Before there is risotto, there is brodo. Before there are tortellini swimming in golden liquid on Christmas morning, there is brodo. Before the braised meat, the soup, the sauce that needs body, there is this: a pot, a chicken, a few vegetables, and time.

I do not understand cooks who buy broth in boxes. They are paying for salted water with chicken flavoring. Real brodo has body. When it cools, it should set like gelatin. This comes from the bones, from the collagen that only patient simmering can extract. You cannot rush it. You cannot cheat it. The chicken gives what it will give, and it takes three hours to give it.

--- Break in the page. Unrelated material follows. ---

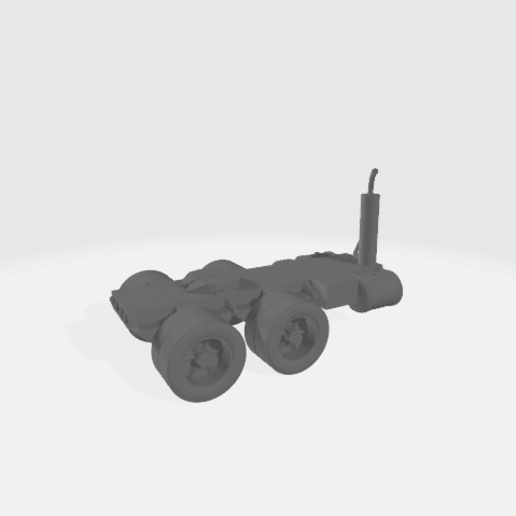 Download free 3D printing models Semi Truck Bed Modular - Double Axle, BruceNscale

The vegetables here are what Italians call odori, the aromatics that perfume the broth without overwhelming it. Carrot for sweetness. Celery for depth. Onion for backbone. The parsley stems go in because they have more flavor than the leaves, which turn bitter when cooked too long. What you keep out matters: no garlic, no tomato, no strong herbs. This broth should taste of chicken first, last, and always.

Brodo has sustained Italian families since the Middle Ages, when boiling tough old hens was the only way to extract nourishment from them. In Emilia-Romagna, where I grew up, no Christmas or New Year passed without tortellini in brodo, the filled pasta floating in liquid gold. The broth was the gift; the pasta was merely its vehicle.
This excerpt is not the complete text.